### Source excerpt
December 4th, 2009

David J. Anderson
I’m thrilled to announce that David Anderson will be in Cape Town from 4-12 February 2010 to conduct a series of events focussed on Kanban Software Development.
David is credited with the first implementation of a kanban process for software development in 2005. David was a founder of the agile movement through his involvement in the creation of Feature Driven Development and continues to be a thought leader in the Agile space. The full programme, which will be run at the BMW Pavilion Conference Centre in the Waterfront, comprises:
2-day class: A Kanban System for Software Engineering (1 & 2 Feb)
If you want to learn how to implement a Kanban system in your organisation, this course is for you. It is full of case studies and practical exercises that will help you to get started when you return to work. There is no pre-requisite Agile knowledge for this course. The cost is R8000 (excluding VAT). Only 30 places are available.
1- Day Seminar: Management Success with Common Sense Application of Agile and Lean (3 Feb)
If you are a function manager in a technology organization, director, vice president, head of department or senior executive seeking to understand where to leverage more from your technology investment then this seminar is for you. If you are mystified by Lean and Agile jargon but wonder that there might be value to be found if only you could unlock it then this seminar is also for you. The cost is R2000 (excluding VAT). Only 100 places are available.

### Recorded data
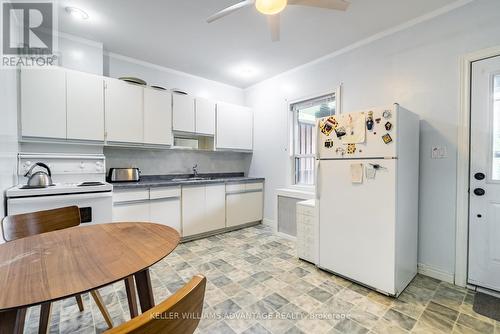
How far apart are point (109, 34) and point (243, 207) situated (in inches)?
119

### Tasks to perform
A – Reproduce verbatim the passage of the Kanban events announcement that begins at the words "David is credited" and stops after the words "(1 & 2 Feb)".
B – Resume the Kanban events announcement that precedes the listing, picking up after its final sentence.

### Answers to the exercises
A –
David is credited with the first implementation of a kanban process for software development in 2005. David was a founder of the agile movement through his involvement in the creation of Feature Driven Development and continues to be a thought leader in the Agile space. The full programme, which will be run at the BMW Pavilion Conference Centre in the Waterfront, comprises:
2-day class: A Kanban System for Software Engineering (1 & 2 Feb)

B –
3-day Kanban Coaching Workshop (5-7 Feb)
This workshop is an opportunity to learn and share knowledge about coaching the introduction of Kanban in an organization. This workshop is restricted to practising Agile coaches who have at least three years’ experience working with Agile methods such as XP, Scrum, Lean and Kanban. Participants will join the community of coaching practitioners that David J. Anderson and Associates can recommend. The cost is R12000 (excluding VAT). Only 12 places are available.
For more information visit our events page. You can also book online.
David will also give a short talk about Kanban at the next Scrum User Group South Africa meeting on 4 February 2010.
This exciting programme is presented by Scrum Sense.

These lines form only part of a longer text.